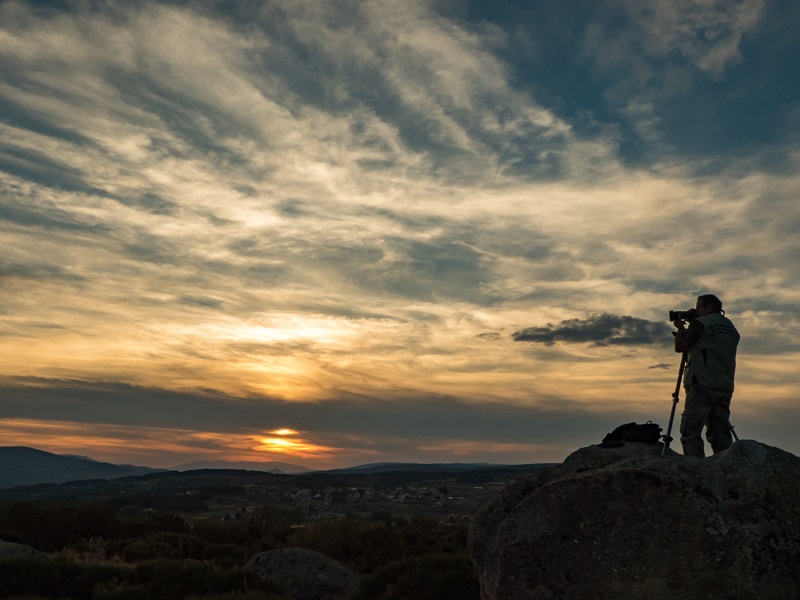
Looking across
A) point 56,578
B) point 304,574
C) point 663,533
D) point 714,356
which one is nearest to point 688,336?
point 714,356

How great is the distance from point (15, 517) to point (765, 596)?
26.6 m

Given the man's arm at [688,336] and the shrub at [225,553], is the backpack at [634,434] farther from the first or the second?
the shrub at [225,553]

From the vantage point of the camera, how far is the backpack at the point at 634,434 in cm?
1104

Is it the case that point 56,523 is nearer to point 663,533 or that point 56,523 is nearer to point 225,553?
point 225,553

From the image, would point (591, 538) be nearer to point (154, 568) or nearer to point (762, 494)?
point (762, 494)

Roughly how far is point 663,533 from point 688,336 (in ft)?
13.9

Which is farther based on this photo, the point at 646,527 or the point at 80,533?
the point at 80,533

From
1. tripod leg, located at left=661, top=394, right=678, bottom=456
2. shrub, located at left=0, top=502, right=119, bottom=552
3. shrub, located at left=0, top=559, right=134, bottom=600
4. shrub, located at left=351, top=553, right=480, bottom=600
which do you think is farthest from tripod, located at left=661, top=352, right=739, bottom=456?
shrub, located at left=0, top=502, right=119, bottom=552

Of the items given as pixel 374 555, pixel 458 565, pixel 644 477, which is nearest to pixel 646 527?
pixel 644 477

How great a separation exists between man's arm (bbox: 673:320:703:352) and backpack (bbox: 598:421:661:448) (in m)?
1.51

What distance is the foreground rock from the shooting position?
268 inches

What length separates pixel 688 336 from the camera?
10.5m

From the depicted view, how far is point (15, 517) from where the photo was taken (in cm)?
2520

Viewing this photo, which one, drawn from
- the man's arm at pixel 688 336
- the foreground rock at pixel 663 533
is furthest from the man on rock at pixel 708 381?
the foreground rock at pixel 663 533
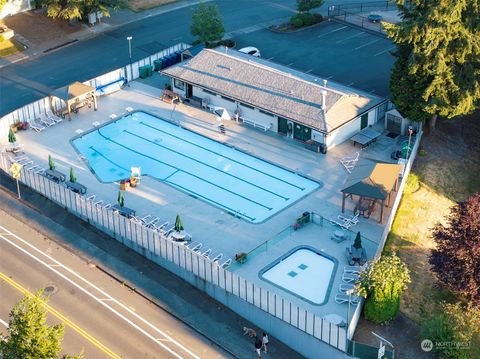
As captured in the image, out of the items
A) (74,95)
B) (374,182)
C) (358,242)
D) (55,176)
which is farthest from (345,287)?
(74,95)

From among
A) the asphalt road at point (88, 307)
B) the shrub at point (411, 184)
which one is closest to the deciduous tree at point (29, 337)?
the asphalt road at point (88, 307)

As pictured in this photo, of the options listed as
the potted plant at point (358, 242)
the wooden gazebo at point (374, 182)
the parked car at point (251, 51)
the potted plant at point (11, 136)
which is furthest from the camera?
the parked car at point (251, 51)

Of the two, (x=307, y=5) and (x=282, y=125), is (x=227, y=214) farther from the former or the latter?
(x=307, y=5)

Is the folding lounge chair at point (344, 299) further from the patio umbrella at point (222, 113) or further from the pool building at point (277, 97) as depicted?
the patio umbrella at point (222, 113)

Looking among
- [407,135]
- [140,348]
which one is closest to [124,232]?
[140,348]

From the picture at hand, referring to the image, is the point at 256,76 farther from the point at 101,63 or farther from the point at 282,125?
the point at 101,63

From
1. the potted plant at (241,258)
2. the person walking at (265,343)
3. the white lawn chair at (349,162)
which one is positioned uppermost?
the white lawn chair at (349,162)

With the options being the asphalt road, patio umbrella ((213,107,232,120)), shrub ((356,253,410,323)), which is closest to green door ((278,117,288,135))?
patio umbrella ((213,107,232,120))
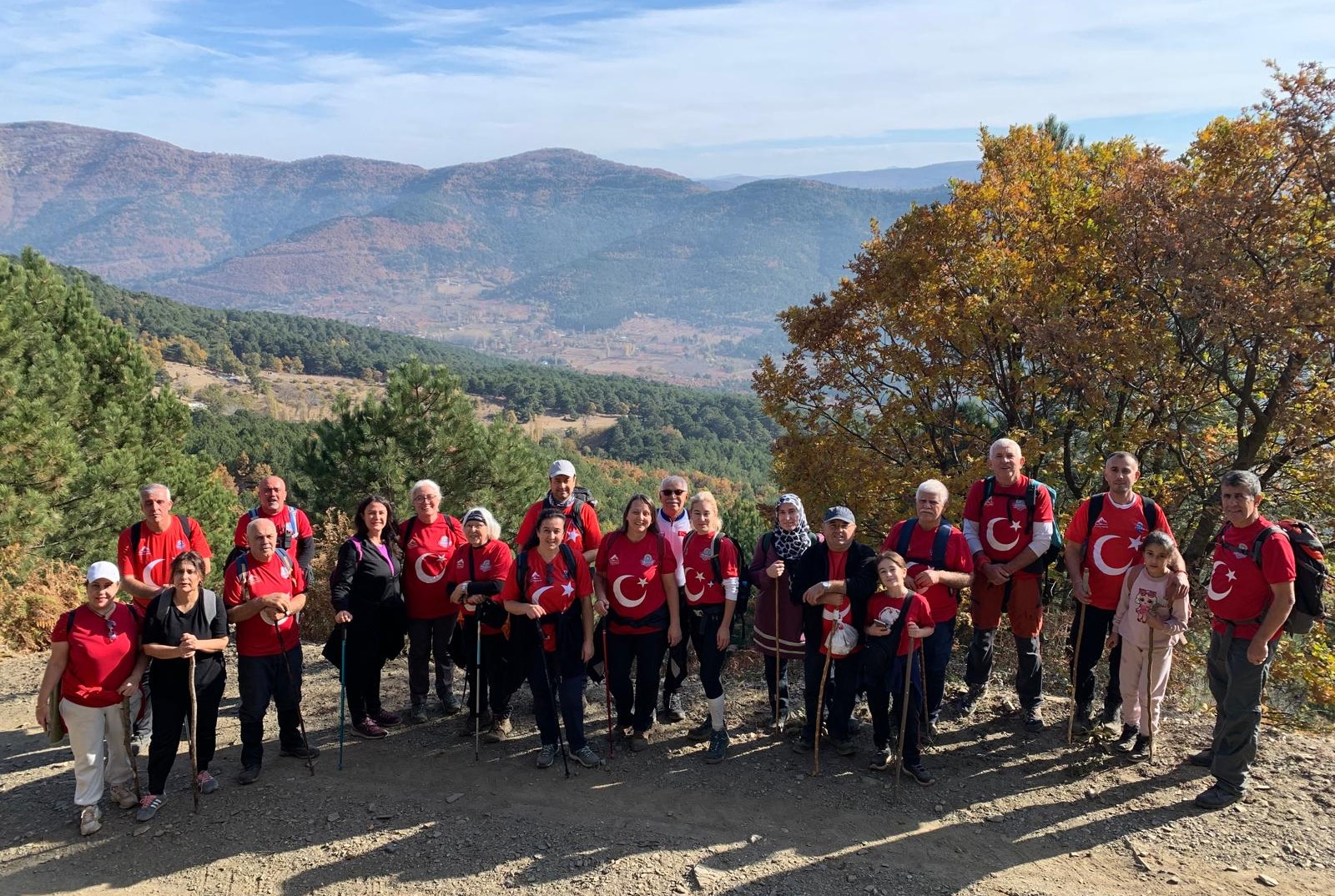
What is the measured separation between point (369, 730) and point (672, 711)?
2298mm

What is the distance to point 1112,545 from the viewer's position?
5.48 meters

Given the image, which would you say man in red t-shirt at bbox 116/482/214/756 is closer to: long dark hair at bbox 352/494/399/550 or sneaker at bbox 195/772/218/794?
sneaker at bbox 195/772/218/794

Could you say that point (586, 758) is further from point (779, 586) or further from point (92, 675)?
point (92, 675)

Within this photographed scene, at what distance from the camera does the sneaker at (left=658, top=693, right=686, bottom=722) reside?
20.5 feet

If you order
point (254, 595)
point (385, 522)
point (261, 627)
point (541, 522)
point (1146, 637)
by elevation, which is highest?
point (541, 522)

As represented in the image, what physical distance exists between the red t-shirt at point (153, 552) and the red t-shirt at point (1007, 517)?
18.6 feet

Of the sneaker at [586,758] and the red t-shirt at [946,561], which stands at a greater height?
the red t-shirt at [946,561]

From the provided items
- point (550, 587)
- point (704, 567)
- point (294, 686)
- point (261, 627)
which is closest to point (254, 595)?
point (261, 627)

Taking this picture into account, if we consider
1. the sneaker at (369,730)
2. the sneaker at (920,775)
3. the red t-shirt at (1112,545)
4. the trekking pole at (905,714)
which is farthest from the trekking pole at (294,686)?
the red t-shirt at (1112,545)

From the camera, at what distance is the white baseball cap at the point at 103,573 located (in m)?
4.65

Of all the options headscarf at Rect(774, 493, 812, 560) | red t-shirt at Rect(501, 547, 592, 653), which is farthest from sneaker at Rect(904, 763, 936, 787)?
red t-shirt at Rect(501, 547, 592, 653)

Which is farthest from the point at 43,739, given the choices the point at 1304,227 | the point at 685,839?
the point at 1304,227

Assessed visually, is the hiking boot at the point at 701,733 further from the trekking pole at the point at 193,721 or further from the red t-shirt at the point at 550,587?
the trekking pole at the point at 193,721

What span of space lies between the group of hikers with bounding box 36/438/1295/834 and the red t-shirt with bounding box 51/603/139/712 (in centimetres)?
1
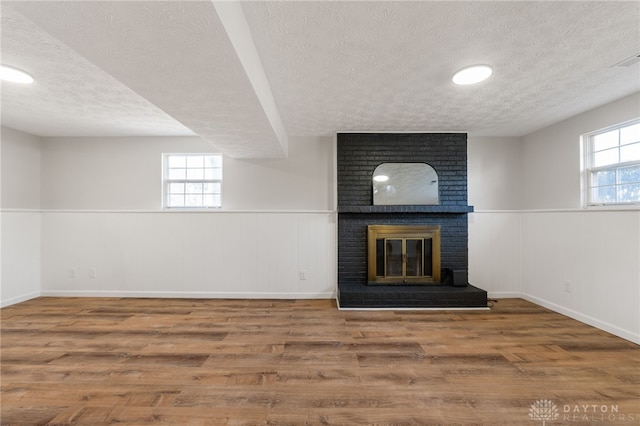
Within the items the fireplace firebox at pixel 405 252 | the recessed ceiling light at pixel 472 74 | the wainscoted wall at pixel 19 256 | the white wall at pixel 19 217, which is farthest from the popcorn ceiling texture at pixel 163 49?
the wainscoted wall at pixel 19 256

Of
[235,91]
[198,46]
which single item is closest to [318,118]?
[235,91]

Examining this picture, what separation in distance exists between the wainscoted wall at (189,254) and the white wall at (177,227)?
0.01 m

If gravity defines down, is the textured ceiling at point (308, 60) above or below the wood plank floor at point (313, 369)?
above

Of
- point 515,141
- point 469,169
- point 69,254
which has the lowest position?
point 69,254

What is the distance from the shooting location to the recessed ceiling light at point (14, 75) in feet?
7.05

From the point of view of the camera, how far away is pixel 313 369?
208 cm

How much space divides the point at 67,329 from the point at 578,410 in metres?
4.29

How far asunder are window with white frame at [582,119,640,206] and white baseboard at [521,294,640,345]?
1.24m

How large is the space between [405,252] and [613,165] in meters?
2.33

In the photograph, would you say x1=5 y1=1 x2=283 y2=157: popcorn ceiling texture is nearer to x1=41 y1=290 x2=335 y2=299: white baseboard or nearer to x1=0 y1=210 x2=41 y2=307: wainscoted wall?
x1=41 y1=290 x2=335 y2=299: white baseboard

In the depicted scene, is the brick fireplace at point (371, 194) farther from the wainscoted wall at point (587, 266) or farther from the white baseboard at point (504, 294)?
the wainscoted wall at point (587, 266)

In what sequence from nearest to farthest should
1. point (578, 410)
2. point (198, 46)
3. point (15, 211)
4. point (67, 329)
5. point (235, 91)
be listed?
point (198, 46) → point (578, 410) → point (235, 91) → point (67, 329) → point (15, 211)

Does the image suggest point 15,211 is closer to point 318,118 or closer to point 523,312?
point 318,118

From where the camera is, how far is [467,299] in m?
3.42
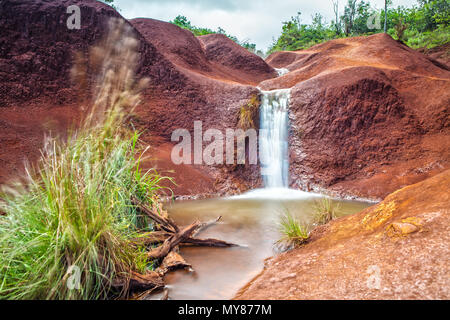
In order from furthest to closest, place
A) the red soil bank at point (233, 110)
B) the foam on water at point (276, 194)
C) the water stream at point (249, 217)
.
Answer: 1. the red soil bank at point (233, 110)
2. the foam on water at point (276, 194)
3. the water stream at point (249, 217)

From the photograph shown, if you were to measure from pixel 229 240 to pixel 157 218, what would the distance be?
131 centimetres

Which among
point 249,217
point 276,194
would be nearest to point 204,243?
point 249,217

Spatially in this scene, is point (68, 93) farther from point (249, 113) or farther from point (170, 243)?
point (170, 243)

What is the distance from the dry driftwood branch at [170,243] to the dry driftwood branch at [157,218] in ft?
0.43

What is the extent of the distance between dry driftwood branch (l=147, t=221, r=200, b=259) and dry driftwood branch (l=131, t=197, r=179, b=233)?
13cm

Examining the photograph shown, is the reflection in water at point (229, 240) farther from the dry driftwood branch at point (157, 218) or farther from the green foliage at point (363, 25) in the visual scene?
the green foliage at point (363, 25)

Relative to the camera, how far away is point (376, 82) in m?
9.76

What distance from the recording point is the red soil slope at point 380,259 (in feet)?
5.89

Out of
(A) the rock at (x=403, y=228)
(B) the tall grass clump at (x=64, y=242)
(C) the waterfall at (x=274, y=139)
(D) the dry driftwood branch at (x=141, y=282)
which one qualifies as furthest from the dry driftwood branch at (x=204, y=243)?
(C) the waterfall at (x=274, y=139)

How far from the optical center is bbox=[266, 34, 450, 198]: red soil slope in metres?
8.59

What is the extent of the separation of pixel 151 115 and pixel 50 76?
3.67 meters

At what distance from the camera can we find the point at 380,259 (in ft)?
6.97

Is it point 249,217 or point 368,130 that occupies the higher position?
point 368,130
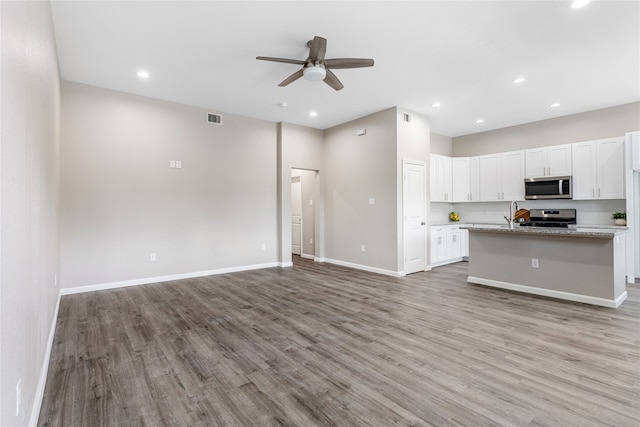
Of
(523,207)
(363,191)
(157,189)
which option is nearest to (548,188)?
(523,207)

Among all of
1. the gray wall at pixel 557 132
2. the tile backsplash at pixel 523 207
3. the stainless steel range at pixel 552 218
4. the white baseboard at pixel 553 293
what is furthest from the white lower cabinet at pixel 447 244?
the gray wall at pixel 557 132

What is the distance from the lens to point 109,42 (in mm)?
3404

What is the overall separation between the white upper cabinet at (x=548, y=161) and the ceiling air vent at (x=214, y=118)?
6.41m

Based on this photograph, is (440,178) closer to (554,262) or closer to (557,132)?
(557,132)

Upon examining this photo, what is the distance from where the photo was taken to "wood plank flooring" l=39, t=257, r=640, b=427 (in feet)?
6.03

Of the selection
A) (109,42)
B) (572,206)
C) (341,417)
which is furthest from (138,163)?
(572,206)

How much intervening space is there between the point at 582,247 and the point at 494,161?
3443mm

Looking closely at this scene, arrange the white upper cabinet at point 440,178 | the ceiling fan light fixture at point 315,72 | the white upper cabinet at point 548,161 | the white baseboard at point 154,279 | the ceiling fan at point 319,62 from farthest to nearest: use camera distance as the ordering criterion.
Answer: the white upper cabinet at point 440,178, the white upper cabinet at point 548,161, the white baseboard at point 154,279, the ceiling fan light fixture at point 315,72, the ceiling fan at point 319,62

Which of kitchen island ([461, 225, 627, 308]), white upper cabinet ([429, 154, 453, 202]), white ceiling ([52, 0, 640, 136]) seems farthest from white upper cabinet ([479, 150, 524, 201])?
kitchen island ([461, 225, 627, 308])

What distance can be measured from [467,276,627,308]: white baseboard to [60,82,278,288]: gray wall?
4.10 metres

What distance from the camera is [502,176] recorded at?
6742 mm

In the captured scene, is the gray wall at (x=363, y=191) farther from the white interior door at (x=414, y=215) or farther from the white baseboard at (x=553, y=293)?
the white baseboard at (x=553, y=293)

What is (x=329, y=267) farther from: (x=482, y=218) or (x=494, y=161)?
(x=494, y=161)

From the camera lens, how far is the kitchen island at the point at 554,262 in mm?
3756
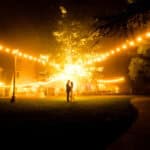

▶ [SET TASK]: Copy the records word for word, starting at the line that contains "What distance can" and running through the end of the records. Leave out the pictures.

▶ [ANSWER TO THE PROBLEM]:
What distance can be measured from [467,276,627,308]: white baseboard to [60,82,278,288]: gray wall?
4.10 metres

What distance from the camera is [502,176] recorded at?
6742 mm

In the captured scene, is the gray wall at (x=363, y=191) farther from the white interior door at (x=414, y=215) or farther from the white baseboard at (x=553, y=293)?
the white baseboard at (x=553, y=293)

What is (x=329, y=267) farther from: (x=482, y=218) or (x=494, y=161)?
(x=494, y=161)

From the camera lens, how far is the kitchen island at the point at 554,262 in mm?
3756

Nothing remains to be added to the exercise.